I have found Gemma models are able to produce useful information about more niche subjects that other models like Mistral Small cannot, at the expense of never really saying "I don't know", where other models will, and will instead produce false information.
For example, if I ask mistral small who I am by name, it will say there is no known notable figure by that name before the knowledge cutoff. Gemma 3 will say I am a well known <random profession> and make up facts. On the other hand, I have asked both about local organization in my area that I am involved with, and Gemma 3 could produce useful and factual information, where Mistral Small said it did not know.
They are multimodal. Havent tried the QAT one yet. But the gemma3s released a few weeks ago are pretty good at processing images and telling you details about what’s in them
Very excited to see these kinds of techniques, I think getting a 30B level reasoning model usable on consumer hardware is going to be a game changer, especially if it uses less power.
With a 128K context length and 8 bit KV cache, the 27b model occupies 22 GiB on my system. With a smaller context length you should be able to fit it on a 16 GiB GPU.

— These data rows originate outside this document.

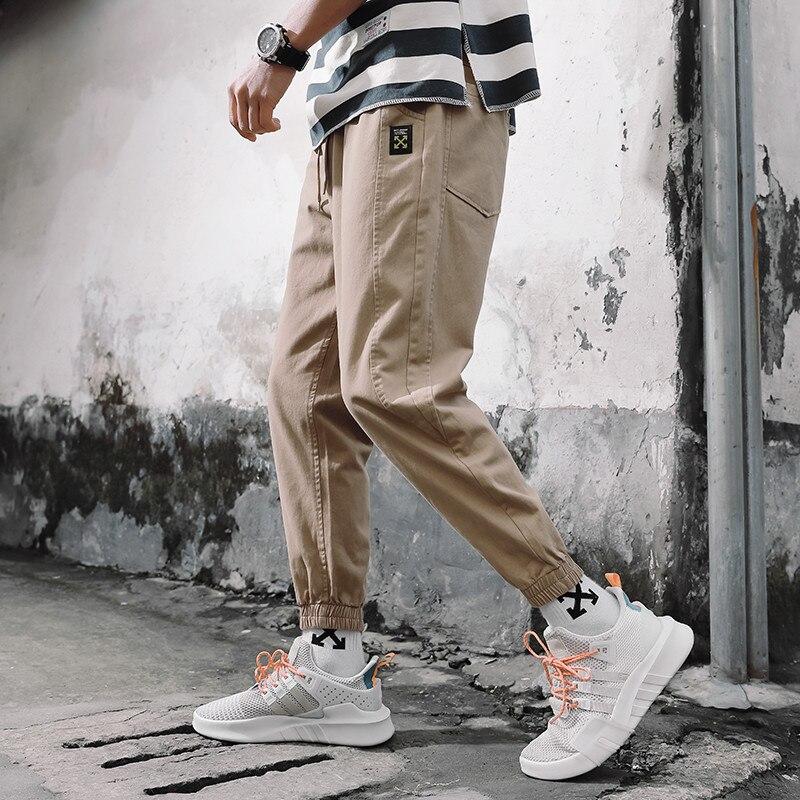 Bib Overall Men's Popular Brand Loose Casual Men Handsome Capri Pants Japanese-style Summer Korean-style Trend Beam Leg Athletic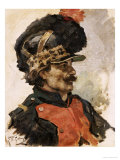 A French Soldier  1876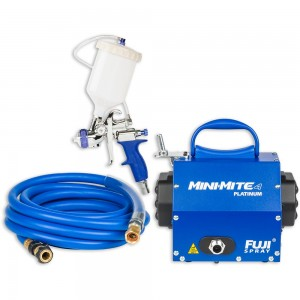 Fuji Mini-Mite 4 Turbine Platinum Unit & T75 Gravity Spray Gun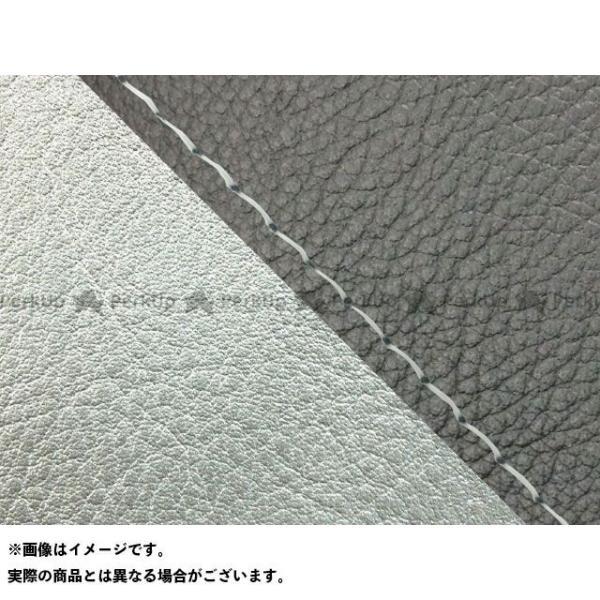<title>グロンドマン 激安通販ショッピング W650 99年 EJ650A1 C1 国産シートカバー 張替 黒 ライン:シルバーライン 仕様:透明ステッチ Grond…</title>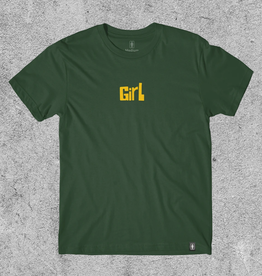 GIRL SKATEBOARDS GIRL PICTOGRAPH TEE - GREEN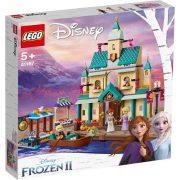 LEGO Disney Jégvarázs 41167 Arendelle faluja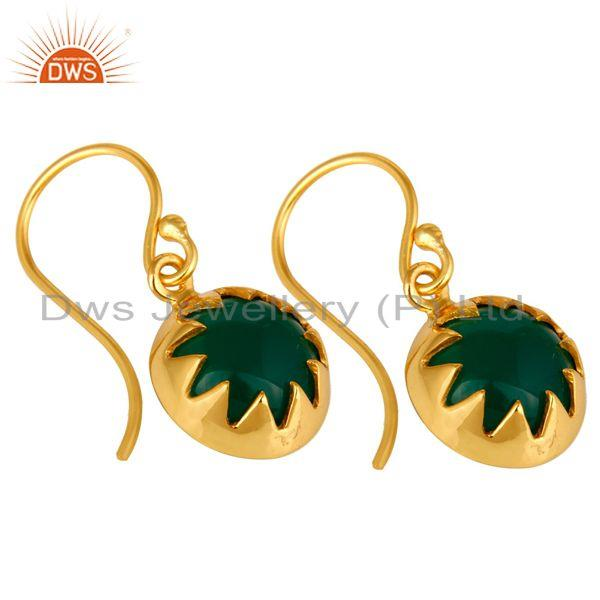 Exporter 18K Yellow Gold Plated Sterling Silver Green Onyx Gemstone Drop Earrings
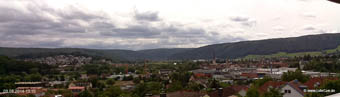 lohr-webcam-09-08-2014-13:10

This is my first time trying to locally host a model - gave both the 12B and 27B QAT models a shot.
I was both impressed and disappointed. Setup was piss easy, and the models are great conversationalists. I have a 12 gig card available and the 12B model ran very nice and swift.
However, they're seemingly terrible at actually assisting with stuff. Tried something very basic: asked for a powershell one liner to get the native blocksize of my disks. Ended up hallucinating fields, then telling me to go off into the deep end, first elevating to admin, then using WMI, then bringing up IOCTL. Pretty unfortunate. Not sure I'll be able to put it to actual meaningful use as a result.
Local models, due to their size more than big cloud models, favor popular languages rather than more niche ones. They work fantastic for JavaScript, Python, Bash but much worse at less popular things like Clojure, Nim or Haskell. Powershell is probably on the less popular side compared to Js or Bash.
If this is your main use case you can always try to fine tune a model.
I maintain a small llm bench of different programming languages and the performance difference between say Python and Rust on some smaller models is up to 70%
I think Powershell is a bad test. I've noticed all local models have trouble providing accurate responses to Powershell-related prompts. Strangely, even Microsoft's model, Phi 4, is bad at answering these questions without careful prompting. Though, MS can't even provide accurate PS docs.
My best guess is that there's not enough discussion/development related to Powershell in training data.
When I see 32B or 70B models performing similarly to 200+B models, I don’t know what to make of this. Either the latter contains more breadth of information but we have managed to distill latent capabilities to be similar, the larger models are just less efficient, or the tests are not very good.
It makes intuitive sense to me that this would be possible, because LLMs are still mostly opaque black boxes. I expect you could drop a whole hunch of the weights without having a huge impact on quality - maybe you end up mostly ditching the parts that are derived from shitposts on Reddit but keep the bits from Arxiv for example.
(That's a massive simplification of how any of this works, but it's how I think about it at a high level.)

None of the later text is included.